Knowledge Ingestion Node

The Knowledge Ingestion node is used to store documents and files into knowledge bases, making them searchable and usable by knowledge retrieval nodes. It is one of the core nodes for building knowledge base systems, and when used together with knowledge retrieval nodes, can build complete RAG (Retrieval-Augmented Generation) systems.

Use Cases

Typical Applications

Document Import - Batch import product manuals, technical documentation, etc. into knowledge bases
Knowledge Updates - Regularly update knowledge base content to keep information current
User Uploads - Process user-uploaded documents and store them in knowledge bases
Automated Knowledge Management - Automatically collect and store knowledge from multiple sources
Document Preprocessing - Extract entity information from documents and store
Image Extraction - Extract images from documents and store

Node Configuration

Basic Settings (Parameters Panel)

Files (files)

Files to store in the knowledge base.

Field Properties:

Required field
Supports expressions
Can reference file references in workflow

Configuration Examples:

javascript

// 1. Reference files from file upload node
$('File Upload').files

// 2. Reference files received from Webhook
$('Webhook Trigger').files

// 3. Dynamically select files using expressions
$('HTTP Request').body.fileUrl

// 4. Reference files processed by code node
$('Code').processedFiles

Supported File Formats:

PDF documents
Word documents (.docx)
Markdown files (.md)
Text files (.txt)
Other supported document formats

Knowledge Base (knowledgeBaseId)

Select the target knowledge base to store files.

Field Properties:

Required field
Select from created knowledge bases
Does not support expressions (static selection)

Configuration Examples:

yaml

Knowledge Base: "kb_product_manual_2024"

Notes:

Ensure knowledge base is created
Files will be stored in specified knowledge base
View stored files in knowledge base management page

Entity Types (entityTypes)

Specify entity types to extract from documents.

INSTRUCTION:
Carry on the knowledge ingestion node documentation from the point where it stops. The material that comes next plays no part here.

RAW DATA:
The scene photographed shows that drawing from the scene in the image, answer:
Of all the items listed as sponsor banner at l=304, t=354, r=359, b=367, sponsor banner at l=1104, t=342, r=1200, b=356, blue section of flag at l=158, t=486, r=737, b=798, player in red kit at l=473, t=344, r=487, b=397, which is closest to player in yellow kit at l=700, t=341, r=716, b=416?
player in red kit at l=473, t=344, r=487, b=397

RESPONSE TO THIS EXERCISE:
Field Properties:

Optional field
Array type
Used for structured information extraction

Configuration Examples:

javascript

// Extract product-related entities
entityTypes: ["product", "price", "specification"]

// Extract person and location entities
entityTypes: ["person", "location", "organization"]

// Extract technology-related entities
entityTypes: ["technology", "version", "api"]

Purpose:

Extract structured information from documents
Enhance semantic understanding during retrieval
Support entity-level retrieval

Extract Images (extractImages)

Whether to extract and store images from documents.

Field Properties:

Boolean
Default: false

Description:

When enabled, images in documents will be extracted and stored
Images can be used for subsequent retrieval and display
Suitable for documents containing charts, screenshots

Configuration Examples:

yaml

extractImages: true  # Extract images
extractImages: false # Don't extract images (default)

Advanced Settings (Settings Panel)

Node Description (nodeDescription)

Add custom description for the node.

yaml

nodeDescription: "Store product manual in knowledge base"

Output Data

The Knowledge Ingestion node returns the result of the storage operation.

Output Structure:

javascript

{
  success: true,              // Whether successful
  knowledgeBaseId: "kb_xxx",  // Knowledge base ID
  fileCount: 5,               // Number of files stored
  entityCount: 120,           // Number of entities extracted (if entity extraction enabled)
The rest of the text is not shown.